The request => Count how many lines of the data below contain the word "tree". Reply with that number alone.

Dataset extract =>
* * * *
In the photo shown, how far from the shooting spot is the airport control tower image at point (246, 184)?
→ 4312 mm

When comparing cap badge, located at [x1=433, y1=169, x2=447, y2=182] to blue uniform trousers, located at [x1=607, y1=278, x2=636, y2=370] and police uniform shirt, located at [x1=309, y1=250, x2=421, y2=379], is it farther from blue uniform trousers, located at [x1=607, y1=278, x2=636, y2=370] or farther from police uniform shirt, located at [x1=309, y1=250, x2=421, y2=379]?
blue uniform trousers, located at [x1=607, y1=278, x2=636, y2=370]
* * * *
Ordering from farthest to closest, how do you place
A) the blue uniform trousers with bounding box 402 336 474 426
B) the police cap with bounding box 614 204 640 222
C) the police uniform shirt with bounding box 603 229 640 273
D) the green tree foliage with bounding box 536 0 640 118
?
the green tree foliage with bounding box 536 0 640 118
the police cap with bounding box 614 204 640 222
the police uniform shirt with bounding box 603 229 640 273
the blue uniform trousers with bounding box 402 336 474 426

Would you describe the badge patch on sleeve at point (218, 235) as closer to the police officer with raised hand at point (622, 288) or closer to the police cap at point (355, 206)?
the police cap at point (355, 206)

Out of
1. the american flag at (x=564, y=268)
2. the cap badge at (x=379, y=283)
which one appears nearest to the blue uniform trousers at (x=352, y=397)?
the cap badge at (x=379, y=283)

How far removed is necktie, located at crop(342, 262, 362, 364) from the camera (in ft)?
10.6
* * * *
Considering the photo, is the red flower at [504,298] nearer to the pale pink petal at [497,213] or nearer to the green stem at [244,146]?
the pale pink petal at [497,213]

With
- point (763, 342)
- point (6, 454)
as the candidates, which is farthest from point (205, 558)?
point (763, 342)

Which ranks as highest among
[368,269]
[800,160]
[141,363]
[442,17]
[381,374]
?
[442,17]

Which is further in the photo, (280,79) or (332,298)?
* * * *
Task solution => 2